• **Challenges**:
a: Do these statements agree with the text on null values? (i) Comparing with the type's own equality operator is the default method. (ii) For strings, the builtin null value is zero. (iii) The null tests for builtin types are hard-coded into switch statements in the inserter. Answer yes or no for each and quote the deciding words of the text.
b: Arrange the lines of the records as a Markdown table with columns Row and Content. Cover the lines from the one containing "How far is dirt" through the end of the records, numbering each row and leaving out blank lines.

It is only later, when the application 
is compiled and linked, that the named or implied
facilities must actually exist.  
This delayed binding allows applications to 
be developed in parallel with their infrastructure.
.H 2 "Null Values"
.ix "G2++~null~values
.P
In our hypothetical application,
we assumed that
the constant \f(CWTime::MIN\fR 
is a more appropriate null 
value for \f(CWTime\fR than the value of the
parameterless constructor.  
This section illustrates how to change the default
definition of null for user-defined types.
.P
First, we specify, via the \f(CWnull\fR attribute,
.ix "G2++~[.null]~attribute
the expression \f(CWTime::MIN\fR:
.DS
.ft CW
        Time    USER
                .null   Time::MIN
.ft R
.DE
.P
Since the default header attribute is \fBTime.h\fR,
and since \f(CWTime::MIN\fR is defined in \f(CWTime.h\fR,
this definition satisfies the requirement that the
null attribute be a well-defined C++ expression of type
\f(CWTime\fR under the header file closure. This would end 
our consideration of the issue of null values, were it not 
for one additional (and somewhat subtle) issue: 
what method should be used to \fItest\fR for null values?
.P
Recall that a typed inserter only inserts 
data members into the output stream if their values
are non-null.  For builtin types, null values are 
(for strings) the empty string
and (for integral values) zero.\*F
.FS
\fRWe will see how to change
these definitions later in this section.
.FE
The null tests for these builtin types are hard-coded 
into switch statements in the inserter.
How is the analogous test implemented for 
user-defined types?  In terms of our example,
how does the \f(CWusr\fR inserter tell
whether the \f(CWlast_login\fR member is null?
.P
The answer is that the inserter can use
either of two methods:
.BL
.LI
It can use the type's own equality operator to compare 
a given value with the null value specified 
by the \f(CWnull\fR attribute.  
This is the default method; 
in fact, it is the method that will be employed
if we use the simple USER type definition given above.
.LI
It can use a special-purpose function that tells whether
its argument is null.  This method requires the user
to specify the \f(CWisnull\fR attribute.
.ix "G2++~[.isnull]~attribute
.LE
.P
The first method is perfectly acceptable for \f(CWTime\fR, 
since (1) \f(CWTime\fR has an equality operator, and
(2) the equality operator is an efficient way to
test for null.
For more complicated types, however, 
(1) an equality operator
may not exist, or (2) equality with the null value
may be a prohibitively expensive test.
For such types, we must use the second method.
.P
To illustrate the second method, 
.ix "%begin G2++ [Stack] example
assume that we will add a \f(CWStack\fR field 
to the \f(CWusr\fR record.  Assume further that 
(1) class \f(CWStack\fR is defined in file \fBStack.h\fR,
(2) \f(CWStack\fR has a parameterless constructor that
creates an empty Stack,
(3) \f(CWStack()\fR is acceptable as the null value, and
(4) \f(CWStack\fR does not have an equality test, but
(5) \f(CWStack\fR does have a member function 
named \f(CWheight()\fR that returns the number of 
elements in the stack.

• **Extracted entries**:
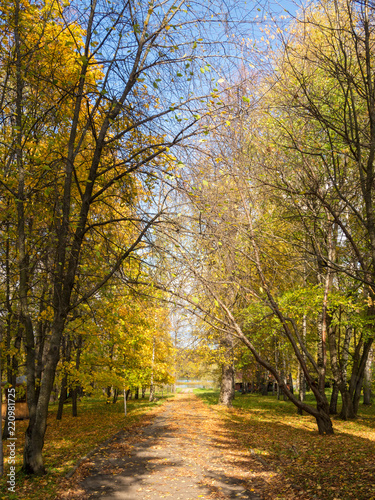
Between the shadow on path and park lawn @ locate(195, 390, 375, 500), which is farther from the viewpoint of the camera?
the shadow on path

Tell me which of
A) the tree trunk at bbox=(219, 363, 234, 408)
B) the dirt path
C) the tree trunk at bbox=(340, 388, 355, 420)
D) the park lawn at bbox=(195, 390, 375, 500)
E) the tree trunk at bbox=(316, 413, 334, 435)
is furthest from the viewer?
the tree trunk at bbox=(219, 363, 234, 408)

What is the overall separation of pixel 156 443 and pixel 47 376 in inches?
186

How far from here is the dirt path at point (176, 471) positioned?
5578 mm

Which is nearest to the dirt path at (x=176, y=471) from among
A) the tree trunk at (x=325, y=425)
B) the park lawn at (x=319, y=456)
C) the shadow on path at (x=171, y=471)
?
the shadow on path at (x=171, y=471)

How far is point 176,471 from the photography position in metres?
6.84

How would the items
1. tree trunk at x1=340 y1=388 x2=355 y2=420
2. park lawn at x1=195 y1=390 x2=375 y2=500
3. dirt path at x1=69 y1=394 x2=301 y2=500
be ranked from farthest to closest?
tree trunk at x1=340 y1=388 x2=355 y2=420 → dirt path at x1=69 y1=394 x2=301 y2=500 → park lawn at x1=195 y1=390 x2=375 y2=500

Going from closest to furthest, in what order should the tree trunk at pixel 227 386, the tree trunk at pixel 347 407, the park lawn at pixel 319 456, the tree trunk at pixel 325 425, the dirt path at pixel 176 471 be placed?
the park lawn at pixel 319 456 → the dirt path at pixel 176 471 → the tree trunk at pixel 325 425 → the tree trunk at pixel 347 407 → the tree trunk at pixel 227 386

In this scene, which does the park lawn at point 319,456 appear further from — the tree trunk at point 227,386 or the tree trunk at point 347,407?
the tree trunk at point 227,386

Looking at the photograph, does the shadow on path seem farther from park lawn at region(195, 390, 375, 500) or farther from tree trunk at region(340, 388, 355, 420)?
tree trunk at region(340, 388, 355, 420)

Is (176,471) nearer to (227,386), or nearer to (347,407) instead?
(347,407)

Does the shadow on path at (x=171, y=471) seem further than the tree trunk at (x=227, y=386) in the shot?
No

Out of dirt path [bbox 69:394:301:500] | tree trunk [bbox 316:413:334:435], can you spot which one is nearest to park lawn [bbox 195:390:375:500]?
tree trunk [bbox 316:413:334:435]

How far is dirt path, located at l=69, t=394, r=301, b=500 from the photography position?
5.58 meters

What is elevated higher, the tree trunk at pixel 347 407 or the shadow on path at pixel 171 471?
the shadow on path at pixel 171 471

• **Solutions to the problems**:
a:
(i) Yes: "This is the default method"
(ii) No: "(for strings) the empty string"
(iii) Yes: "The null tests for these builtin types are hard-coded into switch statements in the inserter."

b:
| Row | Content |
|---|---|
| 1 | How far is dirt path, located at l=69, t=394, r=301, b=500 from the photography position? |
| 2 | 5.58 meters |
| 3 | What is elevated higher, the tree trunk at pixel 347 407 or the shadow on path at pixel 171 471? |
| 4 | the shadow on path at pixel 171 471 |